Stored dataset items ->
# # # # #

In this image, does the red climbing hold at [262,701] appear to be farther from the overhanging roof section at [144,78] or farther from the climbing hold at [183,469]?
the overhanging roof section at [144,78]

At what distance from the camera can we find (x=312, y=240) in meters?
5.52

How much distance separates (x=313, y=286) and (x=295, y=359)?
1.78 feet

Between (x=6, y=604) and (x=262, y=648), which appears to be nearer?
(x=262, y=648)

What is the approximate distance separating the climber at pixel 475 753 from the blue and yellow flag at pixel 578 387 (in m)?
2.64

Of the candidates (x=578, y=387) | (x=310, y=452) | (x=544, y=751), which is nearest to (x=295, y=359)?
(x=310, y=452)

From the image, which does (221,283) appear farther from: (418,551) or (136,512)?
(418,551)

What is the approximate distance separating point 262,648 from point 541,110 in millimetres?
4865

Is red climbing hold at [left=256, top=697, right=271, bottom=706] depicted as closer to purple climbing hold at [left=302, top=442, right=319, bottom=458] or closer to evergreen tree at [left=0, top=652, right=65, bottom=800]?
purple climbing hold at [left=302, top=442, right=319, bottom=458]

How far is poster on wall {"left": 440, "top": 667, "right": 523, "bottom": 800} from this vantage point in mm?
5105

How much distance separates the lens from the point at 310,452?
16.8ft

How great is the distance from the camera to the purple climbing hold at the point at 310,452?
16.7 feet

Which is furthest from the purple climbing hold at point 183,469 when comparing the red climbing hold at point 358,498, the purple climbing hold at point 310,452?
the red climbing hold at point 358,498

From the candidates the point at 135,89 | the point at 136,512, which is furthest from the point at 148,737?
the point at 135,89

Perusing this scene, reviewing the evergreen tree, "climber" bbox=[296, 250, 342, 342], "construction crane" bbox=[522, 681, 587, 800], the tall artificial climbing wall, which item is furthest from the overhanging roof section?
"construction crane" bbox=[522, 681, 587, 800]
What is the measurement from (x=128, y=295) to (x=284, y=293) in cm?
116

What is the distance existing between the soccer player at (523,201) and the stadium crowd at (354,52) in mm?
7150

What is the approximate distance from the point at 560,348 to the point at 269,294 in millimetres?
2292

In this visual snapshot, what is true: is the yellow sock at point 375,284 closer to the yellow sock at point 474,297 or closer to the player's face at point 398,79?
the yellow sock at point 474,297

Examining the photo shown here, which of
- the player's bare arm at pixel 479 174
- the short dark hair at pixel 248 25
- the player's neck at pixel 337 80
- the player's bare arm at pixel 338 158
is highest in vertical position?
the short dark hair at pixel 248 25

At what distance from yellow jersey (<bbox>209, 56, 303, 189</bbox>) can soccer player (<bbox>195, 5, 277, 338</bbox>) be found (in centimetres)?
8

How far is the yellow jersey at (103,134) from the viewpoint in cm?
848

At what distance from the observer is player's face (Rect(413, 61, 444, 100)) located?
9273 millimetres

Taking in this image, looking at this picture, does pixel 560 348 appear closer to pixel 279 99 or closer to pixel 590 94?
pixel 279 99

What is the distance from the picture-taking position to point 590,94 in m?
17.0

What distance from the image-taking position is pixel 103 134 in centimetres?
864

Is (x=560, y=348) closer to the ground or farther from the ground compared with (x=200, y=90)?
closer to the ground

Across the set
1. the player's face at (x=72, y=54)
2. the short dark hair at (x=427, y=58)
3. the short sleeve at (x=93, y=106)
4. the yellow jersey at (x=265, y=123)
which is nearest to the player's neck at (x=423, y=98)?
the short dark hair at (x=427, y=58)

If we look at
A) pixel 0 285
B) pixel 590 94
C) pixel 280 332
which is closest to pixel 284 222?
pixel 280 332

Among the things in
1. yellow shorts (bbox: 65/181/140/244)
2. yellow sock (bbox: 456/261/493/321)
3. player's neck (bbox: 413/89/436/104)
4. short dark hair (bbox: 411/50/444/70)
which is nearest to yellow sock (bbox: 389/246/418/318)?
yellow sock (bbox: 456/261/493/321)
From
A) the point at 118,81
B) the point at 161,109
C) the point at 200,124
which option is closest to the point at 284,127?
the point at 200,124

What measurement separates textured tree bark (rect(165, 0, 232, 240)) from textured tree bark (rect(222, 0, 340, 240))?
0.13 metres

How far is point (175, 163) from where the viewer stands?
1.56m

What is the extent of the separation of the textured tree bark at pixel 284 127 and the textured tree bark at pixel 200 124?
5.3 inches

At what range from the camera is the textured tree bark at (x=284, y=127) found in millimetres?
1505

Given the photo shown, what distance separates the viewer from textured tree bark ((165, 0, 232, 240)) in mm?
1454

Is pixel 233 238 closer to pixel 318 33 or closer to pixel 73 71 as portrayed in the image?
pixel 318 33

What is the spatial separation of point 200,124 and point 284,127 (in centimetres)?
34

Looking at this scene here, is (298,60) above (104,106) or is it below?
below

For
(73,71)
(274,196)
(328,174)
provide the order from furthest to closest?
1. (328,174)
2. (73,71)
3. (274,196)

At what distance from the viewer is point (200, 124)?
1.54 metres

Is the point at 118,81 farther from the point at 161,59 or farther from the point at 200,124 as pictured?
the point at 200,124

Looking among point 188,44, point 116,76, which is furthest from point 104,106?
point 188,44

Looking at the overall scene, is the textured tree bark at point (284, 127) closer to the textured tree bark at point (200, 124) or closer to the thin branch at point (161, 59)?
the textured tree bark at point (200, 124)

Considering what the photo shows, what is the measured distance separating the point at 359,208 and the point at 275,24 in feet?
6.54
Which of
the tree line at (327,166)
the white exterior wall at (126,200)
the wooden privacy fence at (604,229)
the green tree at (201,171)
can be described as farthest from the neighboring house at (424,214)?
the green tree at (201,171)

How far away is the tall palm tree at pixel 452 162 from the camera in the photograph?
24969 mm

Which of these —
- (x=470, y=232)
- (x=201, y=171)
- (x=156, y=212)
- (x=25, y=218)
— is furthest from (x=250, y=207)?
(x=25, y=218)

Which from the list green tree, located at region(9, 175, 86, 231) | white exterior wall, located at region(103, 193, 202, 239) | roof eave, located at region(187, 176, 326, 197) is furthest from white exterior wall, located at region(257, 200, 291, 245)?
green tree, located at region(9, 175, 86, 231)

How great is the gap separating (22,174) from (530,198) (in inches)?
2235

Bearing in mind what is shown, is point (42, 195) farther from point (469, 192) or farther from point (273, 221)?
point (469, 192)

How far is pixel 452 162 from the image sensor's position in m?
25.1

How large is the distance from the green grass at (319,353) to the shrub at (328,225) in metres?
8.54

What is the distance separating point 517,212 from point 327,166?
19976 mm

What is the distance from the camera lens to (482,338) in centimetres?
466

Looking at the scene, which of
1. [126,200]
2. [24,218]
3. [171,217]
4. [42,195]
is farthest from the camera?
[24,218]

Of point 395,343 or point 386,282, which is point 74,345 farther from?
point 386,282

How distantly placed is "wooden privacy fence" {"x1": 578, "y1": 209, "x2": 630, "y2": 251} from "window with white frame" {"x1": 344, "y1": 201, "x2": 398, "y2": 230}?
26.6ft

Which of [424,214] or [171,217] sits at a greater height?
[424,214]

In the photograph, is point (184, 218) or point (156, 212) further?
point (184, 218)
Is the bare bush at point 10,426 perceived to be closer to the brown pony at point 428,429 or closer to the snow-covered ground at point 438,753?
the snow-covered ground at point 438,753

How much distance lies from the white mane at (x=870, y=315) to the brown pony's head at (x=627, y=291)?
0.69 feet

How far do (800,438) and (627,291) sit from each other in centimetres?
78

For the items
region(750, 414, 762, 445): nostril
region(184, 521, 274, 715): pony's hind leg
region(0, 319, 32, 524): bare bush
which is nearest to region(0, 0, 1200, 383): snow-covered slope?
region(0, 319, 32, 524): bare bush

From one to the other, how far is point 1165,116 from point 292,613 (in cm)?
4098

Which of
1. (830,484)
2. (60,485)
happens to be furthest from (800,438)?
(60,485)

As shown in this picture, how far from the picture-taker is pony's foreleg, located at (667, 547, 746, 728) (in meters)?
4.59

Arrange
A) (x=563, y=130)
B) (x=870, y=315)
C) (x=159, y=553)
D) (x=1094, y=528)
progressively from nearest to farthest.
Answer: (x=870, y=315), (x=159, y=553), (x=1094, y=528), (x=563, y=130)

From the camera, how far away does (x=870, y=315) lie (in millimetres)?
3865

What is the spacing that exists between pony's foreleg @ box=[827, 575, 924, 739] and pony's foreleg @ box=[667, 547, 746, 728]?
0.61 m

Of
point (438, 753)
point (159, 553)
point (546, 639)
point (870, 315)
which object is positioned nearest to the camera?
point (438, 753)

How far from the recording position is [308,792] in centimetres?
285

# # # # #

Work to be completed ->
Turn the records from the line with "As shown in" through the end of the records into a Markdown table with the columns Row and Line, numbering each row and leaving out blank lines.

The solution ->
| Row | Line |
|---|---|
| 1 | As shown in this picture, how far from the picture-taker is pony's foreleg, located at (667, 547, 746, 728) (in meters)? |
| 2 | 4.59 |
| 3 | Arrange |
| 4 | A) (x=563, y=130) |
| 5 | B) (x=870, y=315) |
| 6 | C) (x=159, y=553) |
| 7 | D) (x=1094, y=528) |
| 8 | progressively from nearest to farthest. |
| 9 | Answer: (x=870, y=315), (x=159, y=553), (x=1094, y=528), (x=563, y=130) |
| 10 | From the camera, how far away does (x=870, y=315) lie (in millimetres)? |
| 11 | 3865 |
| 12 | What is the spacing that exists between pony's foreleg @ box=[827, 575, 924, 739] and pony's foreleg @ box=[667, 547, 746, 728]? |
| 13 | 0.61 m |
| 14 | Of |
| 15 | point (438, 753) |
| 16 | point (159, 553) |
| 17 | point (546, 639) |
| 18 | point (870, 315) |
| 19 | which object is positioned nearest to the camera? |
| 20 | point (438, 753) |
| 21 | How far from the recording position is [308,792] in centimetres? |
| 22 | 285 |